Hip dysplasia in children is also termed DDH, or developmental dysplasia of the hip. It is a condition where the hip joint has failed to form properly. This results in the hip joint being partly or fully dislocated (out of joint).

Most people with hip dysplasia are born with it. If caught early enough–usually within six months after birth–it can be treated non-surgically. As children grow, treatment becomes more complicated and surgery necessary.
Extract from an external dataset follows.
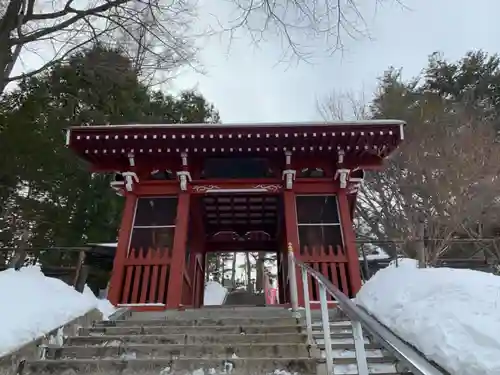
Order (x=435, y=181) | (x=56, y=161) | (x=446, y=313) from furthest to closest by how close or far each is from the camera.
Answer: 1. (x=56, y=161)
2. (x=435, y=181)
3. (x=446, y=313)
If the dislocated hip is left untreated, the child walks with a limp and the affected leg will be two inches shorter. In early adulthood, pain usually occurs, causing progressive disability. The condition will often manifest with both hips dislocated, causing considerable problems with walking and pain in later life.

What issues do children with hip dysplasia face?


If left untreated, hip dysplasia will often become progressively painful. When the hip(s) are dislocated, the child will limp.


Children with visible disabilities can be vulnerable to bullying and exclusion.

Limited Mobility

As children grow, the affected leg will be shorter. In early adulthood, walking will become more painful.

How does surgery change a child’s life?

  • Surgery will put the hip back into the joint. In the countries where CURE serves, children are not usually diagnosed before two to three years of age. At this stage, major surgery is often needed to stabilize the hip joint and help it form properly.
  • After surgery, the child is placed in a body cast (hip spica) for six weeks. Once removed, the child learns to walk and run again. Recovery typically takes three to six months, and we monitor children to confirm the hip joint is developing well.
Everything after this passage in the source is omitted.